Lifeguard shortage impacts program hours at Mount Forest and Arthur swimming pools

WELLINGTON NORTH – Outdoor pools in Mount Forest and Arthur will be open this summer with a change in operating hours.

For over a decade, the township has been able to employ an average of 12 full-time lifeguards each year, but this season, the job ads aren’t getting as much attention.

Five full-time guards and five part-time guards have been hired, allowing pools to operate this summer, but township staff have had to rejig programming and operating hours to accommodate the lifeguard shortage.

Instead of running swimming lessons from 9am to noon on weekdays, as was the case in previous years, swimming lessons are being offered in the afternoon.
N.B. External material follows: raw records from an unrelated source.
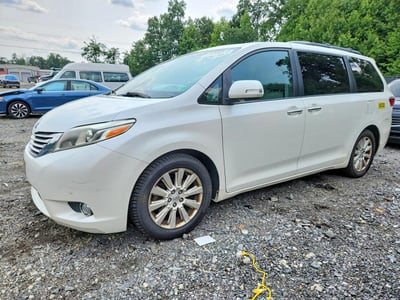 5TDYK3DC8FS****** 2015 Toyota Sienna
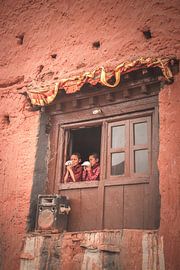 Young buddhist call for the prayer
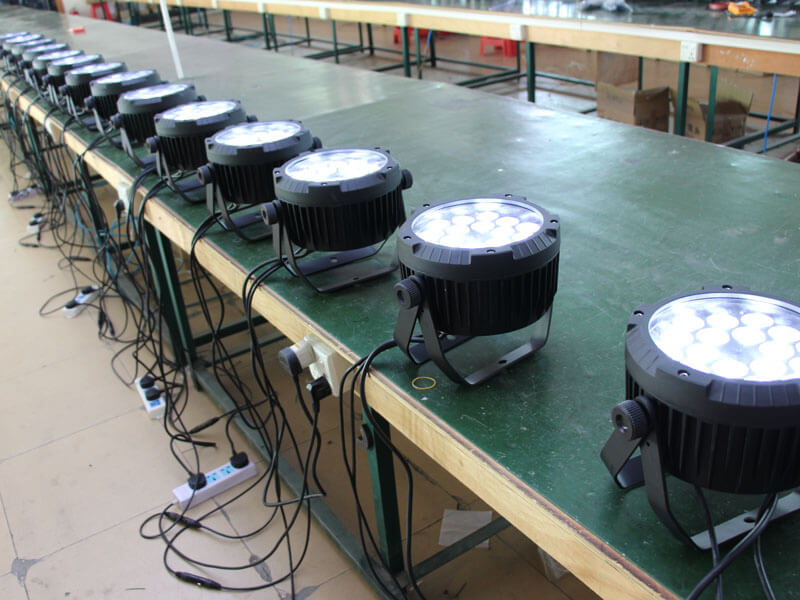 18 STÜCKE 18W RGBWAUV 6IN1 SLIM LED Outdoor Par Leuchten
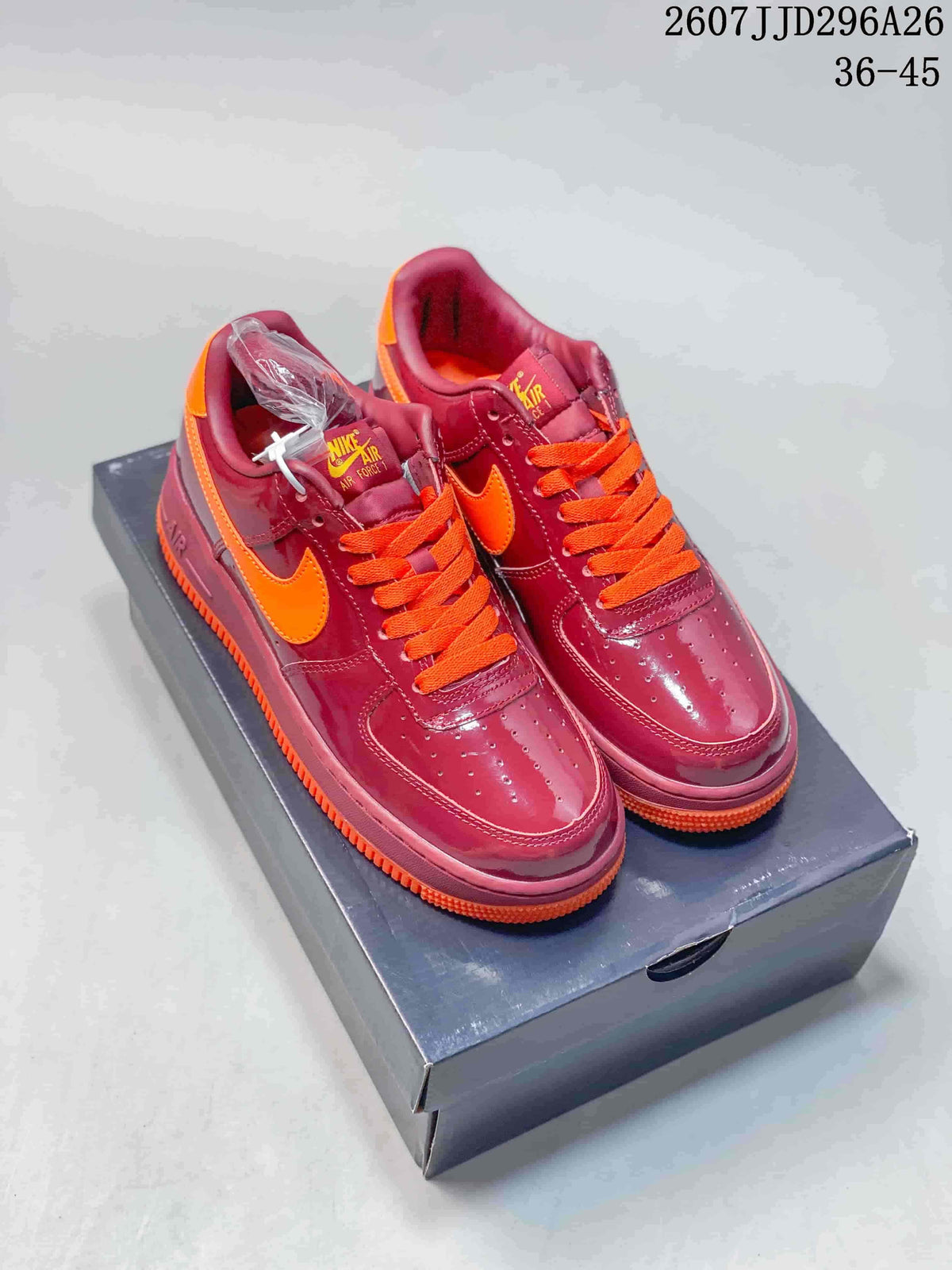 Pair of burgundy and orange low-top Nike Air Force 1 sneakers displayed on a shoebox; overlay text shows style reference 2607JJD296A26 and size range 36–45.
Other swim programming, including public swims, day camps, aquafit, lane swims and swim teams, remains intact but with reduced hours. 

For complete pools schedules in Arthur and Mount Forest, visit: https://www.wellington-north.com/community/programs-activities/pools-and-swimming.

At a May 24 meeting, council discussed the challenges of finding pool staff.

Councillor Sherry Burke said she is glad lane swimming would be happening.

“We all know from the open house that [it] was a very important program,” she said. 

But with less staff, there must be fewer bathers – 30 are permitted in the pool at any time this summer, compared to upwards of 150 at a time in past years, depending on staffing levels.

The bather-to-guard ratio, set by Lifesaving Society Canada, allows a guard on the deck and a guard in the bath house to rotate through 15 minute “scanning sessions,” recreation coordinator Mandy Jones explained to councillors.

The township hopes to hire a program assistant to collect cash from incoming bathers, said Jones, potentially freeing up a lifeguard from the bathhouse and increasing the pool capacity.

Though fewer lifeguards means less money spent on wages, there will be less income generated from the swims than in other years because of the reduced pool capacity. 

To try and address the short supply of lifeguards, who are often secondary or post-secondary students, the township is now covering 100 per cent of recertification and 50 per cent of the cost to newly certify a lifeguard/swim instructor.

The cost of the bronze medallion and cross programs (needed to advance to a lifeguard) has also been reduced by $50 from $200 to $150.

Lifesaving Society Canada dropped the minimum age required for lifeguard certification from 16 to 15 years old, but those being hired as lifeguards are required to be at least 16 years old.